読解本文
○ ○ ○ ○
【アナリスト水田雅展の銘柄分析】リンテックは目先的な売り一巡、16年3月期業績予想に増額余地

【アナリスト水田雅展の銘柄分析

 リンテック<7966>(東1)は粘着製品の大手で幅広い分野に事業展開している。16年3月期第2四半期累計は増収増益で、通期予想に増額余地がありそうだ。株価は第2四半期累計の業績発表を受けて戻り高値圏から急反落したが、指標面に割高感はなく、目先的な売りが一巡して高値圏を目指す展開だろう。3期連続増配予想という積極的な株主還元姿勢も評価材料だ。
○ ○ ○ ○
参考資料

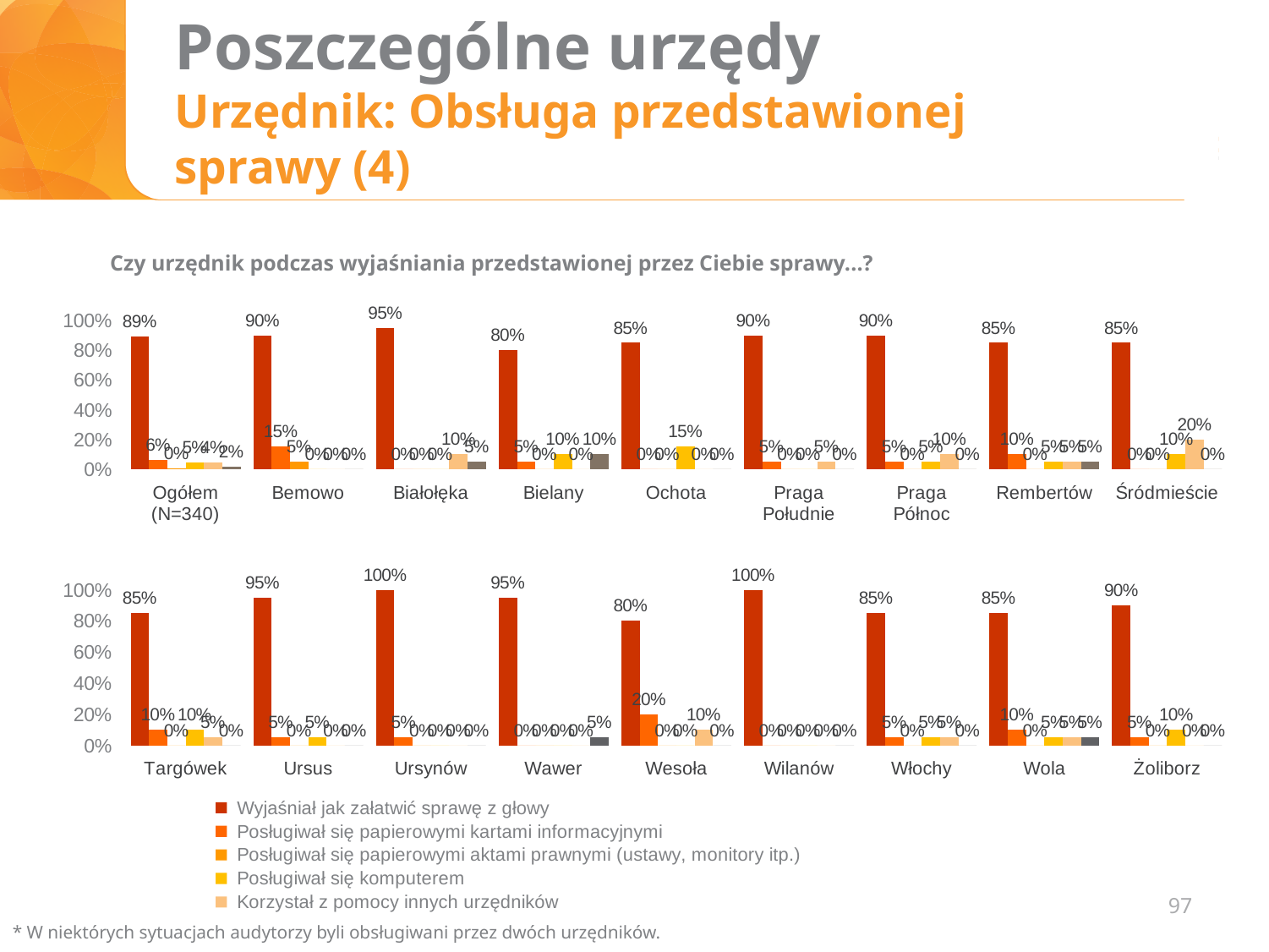
In the bottom chart, which is larger for 'Wyjaśniał jak załatwić sprawę z głowy': Ursus or Wesoła? Ursus How many series does the legend list? 5 In the top chart, which district has the highest value for 'Wyjaśniał jak załatwić sprawę z głowy'? Białołęka In the bottom chart, which district has the lowest value for 'Wyjaśniał jak załatwić sprawę z głowy'? Wesoła In the bottom chart, what is the value for 'Posługiwał się papierowymi kartami informacyjnymi' for Wesoła? 20% How many districts/categories are shown on the x axis of the bottom chart? 9 What kind of chart is used on this slide? Bar chart In the top chart, what is the value for 'Korzystał z pomocy innych urzędników' for Śródmieście? 20% In the bottom chart, what is the value for 'Wyjaśniał jak załatwić sprawę z głowy' for Żoliborz? 90% In the top chart, what is the value for 'Wyjaśniał jak załatwić sprawę z głowy' for Ogółem (N=340)? 89% In the top chart, which district has the lowest value for 'Wyjaśniał jak załatwić sprawę z głowy'? Bielany In the top chart, what is the difference between Białołęka and Bielany for 'Wyjaśniał jak załatwić sprawę z głowy'? 15 percentage points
○ ○ ○ ○
学習課題
A - リンテックの銘柄分析の本文が、リンテックという会社の基本情報として示している事柄を、すべて書き出しなさい。
B - リンテックの銘柄分析によると、株価は第2四半期累計の業績発表を受けて急反落しました。それでも高値圏を目指すと見ているのはなぜですか。本文の記述に基づいて説明しなさい。
C - リンテックの銘柄分析の本文の続きを書きなさい。
ここで取り上げる学習に、資料はまったく関わらない。

課題の解答
A -
・証券コードは7966であること
・東1に上場していること
・粘着製品の大手であること
・幅広い分野に事業展開していること

B - 指標面に割高感がないからです。そのため、目先的な売りが一巡すれば、株価は高値圏を目指す展開になると見ています。

C -
■高度な粘着技術と表面改質技術をベースとして幅広い分野に事業展開

 高度な粘着応用技術と表面改質技術(粘着剤や表面コート剤の開発・配合・塗工技術)に強みを持ち、印刷材・産業工材関連(シール・ラベル用粘着紙・粘着フィルム、ウインドーフィルム、自動車用・工業用粘着製品など)、電子・光学関連(半導体関連粘着テープ・装置、積層セラミックコンデンサ製造用コートフィルム、液晶用偏光・位相差フィルム粘着加工など)、洋紙・加工材関連(カラー封筒用紙、粘着製品用剥離紙・剥離フィルム、炭素繊維複合材料用工程紙など)の分野に幅広く事業展開している。

■中期経営計画で17年3月期ROE8%以上目標

 14年4月にスタートした3ヵ年中期経営計画「LIP-2016」では重点テーマを、グローバル展開のさらなる推進、次世代を担う革新的新製品の創出、強靭な企業体質への変革、戦略的M&Aの推進、人財の育成とした。

 数値目標としては17年3月期売上高2400億円、営業利益200億円、経常利益200億円、純利益130億円、売上高営業利益率8%以上、そしてROE8%以上を掲げている。セグメント別には印刷材・産業工材関連が売上高1025億円、営業利益57億円、電子・光学関連が売上高943億円、営業利益88億円、洋紙・加工材関連が売上高432億円、営業利益55億円としている。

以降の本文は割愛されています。